A virtual twin of the Sony Handycam HDR-UX1, but with shiny black-plastic accents, the HDR-SR1 delivers essentially the same video but without some of the accompanying media headaches. It, too, uses the AVCHD format to record 1080i HD video, but on a 30GB disk rather than DVD. Interestingly, the SR1 will cost you around £60 more than the UX1 -- both are rather pricey -- which probably has more to do with market elasticity than cost of production.
The SR1 is built as sturdily as the UX1, if a hair smaller in two dimensions, and its 726g heft balances nicely in the hand. The hard-disk enclosure projects a bit above the top of the unit for a solid grip. Given the abundance of space on the SR1, nothing feels crammed in and with a couple of small exceptions all the controls fall under the correct fingers for easy one-handed shooting. Those exceptions? The proximity of the photo shutter button to the zoom switch, and the slight awkwardness of operating the on/off switch (for jumping between photo and camcorder modes) with an index finger.
Like all Sony camcorders, the SR1 features a touch-screen-navigated menu system -- we're not overly keen on this, but it works better on the SR1's large LCD than the smaller screens of lesser models.
The HDR-SR1 also boasts the same fun-filled prosumer feature set as the UX1. This includes AV, component and HDMI output jacks (though the HDMI cable is optional), headphone jack and mic input, intelligent accessory shoe and zebra stripes. There's a manual control ring around the lens for adjusting exposure, focus or white balance, a smooth slow-record mode for analysing action -- albeit for a mere 3 seconds -- and there's that perennial Sony perk, 5.1 Dolby surround recording. The hard disk accommodates about four hours of highest-quality HD footage.
Some playback and editing irritations remain. Though the disk mounts as a USB storage device when you attach the camcorder to your PC, you still need to install Sony's Picture and Motion Browser software, with its two appendages -- a Media Check utility that intercepts calls to any camcorder or media that might have M2TS files on it and a Sonic UDF driver -- though the latter matters only for the DVD version. In addition, there's an AVCHD player that you'll need to view your videos.

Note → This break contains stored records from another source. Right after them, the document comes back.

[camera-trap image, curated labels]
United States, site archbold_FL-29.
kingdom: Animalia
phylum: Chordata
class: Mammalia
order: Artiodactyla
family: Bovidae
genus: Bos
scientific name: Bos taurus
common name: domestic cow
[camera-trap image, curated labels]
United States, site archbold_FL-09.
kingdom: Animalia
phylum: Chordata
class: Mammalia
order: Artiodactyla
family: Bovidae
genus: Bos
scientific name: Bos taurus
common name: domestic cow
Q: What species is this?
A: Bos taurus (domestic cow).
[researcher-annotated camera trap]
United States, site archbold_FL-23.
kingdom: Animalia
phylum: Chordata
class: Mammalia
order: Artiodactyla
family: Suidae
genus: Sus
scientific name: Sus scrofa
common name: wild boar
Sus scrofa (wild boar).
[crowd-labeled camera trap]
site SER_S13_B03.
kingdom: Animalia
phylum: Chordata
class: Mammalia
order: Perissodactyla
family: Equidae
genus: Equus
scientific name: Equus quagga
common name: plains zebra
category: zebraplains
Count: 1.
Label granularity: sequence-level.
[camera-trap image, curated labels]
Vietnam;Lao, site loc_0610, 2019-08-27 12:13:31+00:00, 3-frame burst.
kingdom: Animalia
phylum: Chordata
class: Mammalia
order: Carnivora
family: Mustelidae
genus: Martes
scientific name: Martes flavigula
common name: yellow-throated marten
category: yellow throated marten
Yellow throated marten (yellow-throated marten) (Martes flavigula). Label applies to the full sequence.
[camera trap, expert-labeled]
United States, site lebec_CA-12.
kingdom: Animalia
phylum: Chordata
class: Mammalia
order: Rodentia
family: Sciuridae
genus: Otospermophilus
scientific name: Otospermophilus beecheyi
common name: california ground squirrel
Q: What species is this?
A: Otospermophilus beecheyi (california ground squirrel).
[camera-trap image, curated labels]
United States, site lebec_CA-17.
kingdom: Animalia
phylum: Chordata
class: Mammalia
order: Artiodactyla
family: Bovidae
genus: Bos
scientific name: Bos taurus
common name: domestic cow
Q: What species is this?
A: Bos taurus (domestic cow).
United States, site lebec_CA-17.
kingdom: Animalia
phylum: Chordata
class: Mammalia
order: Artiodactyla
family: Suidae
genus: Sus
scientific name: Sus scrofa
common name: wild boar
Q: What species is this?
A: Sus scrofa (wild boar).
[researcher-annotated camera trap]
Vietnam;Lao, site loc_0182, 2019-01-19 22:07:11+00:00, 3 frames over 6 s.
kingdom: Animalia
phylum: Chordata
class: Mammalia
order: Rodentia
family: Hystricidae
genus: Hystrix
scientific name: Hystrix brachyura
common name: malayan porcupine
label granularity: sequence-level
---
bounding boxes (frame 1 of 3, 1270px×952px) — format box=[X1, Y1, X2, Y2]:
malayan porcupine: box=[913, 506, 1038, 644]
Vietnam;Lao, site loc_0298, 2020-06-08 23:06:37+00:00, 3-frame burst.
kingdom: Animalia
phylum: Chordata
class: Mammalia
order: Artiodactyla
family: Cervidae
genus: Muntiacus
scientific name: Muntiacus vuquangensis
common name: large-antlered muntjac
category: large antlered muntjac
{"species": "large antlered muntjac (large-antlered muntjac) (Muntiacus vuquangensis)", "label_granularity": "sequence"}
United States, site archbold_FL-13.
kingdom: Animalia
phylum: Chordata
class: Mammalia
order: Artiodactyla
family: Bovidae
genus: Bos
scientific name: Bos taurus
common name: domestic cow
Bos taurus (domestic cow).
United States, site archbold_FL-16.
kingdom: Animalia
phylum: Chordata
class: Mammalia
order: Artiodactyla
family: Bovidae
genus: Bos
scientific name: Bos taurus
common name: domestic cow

The software lets you trim clips, but that's about it. If you've a yen to burn a DVD, you can push a button on the camcorder or use the software -- keep in mind that a playable DVD, at least for the near-term, means down-converting to MPEG-2 standard-def. As with the UX1, however, we found it a pleasure to use.
In fact, one of the SR1's significant advantages over the UX1 is its performance. The hard disk makes most operations, including start-up, almost instantaneous, although it does take a few seconds to load the thumbnail index. The zoom operated smoothly throughout the 10x range, though a little faster on the way out than the way in, and as usual, Sony's Steady Shot does an excellent stabilisation job. We found the autofocus quick and accurate, too.
The LCD is easy to view, even in bright sunlight, however in the same light it's hard to see the LEDs which indicate whether you're in video or still mode. As long as you use the eye-level viewfinder and don't spend a lot of time playing back your videos, the battery should last at least 45 minutes -- bring extras on holiday.
Alas, the video quality doesn't live up to the rest of the package. Don't misunderstand -- it's very good, with extremely impressive low-light quality as well as sharp, saturated colours in daylight. There's subtle but frequent jerkiness in moving objects, though, and the 2-megapixel ClearVid CMOS sensor takes pretty unimpressive photos that don't match the those of the Canon HV10.
If you really need video that you can edit, we recommend you stick with HDV models such as the Handycam HDR-HC3 or the Canon HV10 for your hi-def needs. Though there's really no wonderfully convenient way to shoot HD video as yet, the Sony Handycam HDR-SR1's combination of hard disk capacity and easy adaptability -- it only lacks some software to improve the convenience quotient -- and a great design and broad feature set, make it the consumer hi-def model to beat for 2006.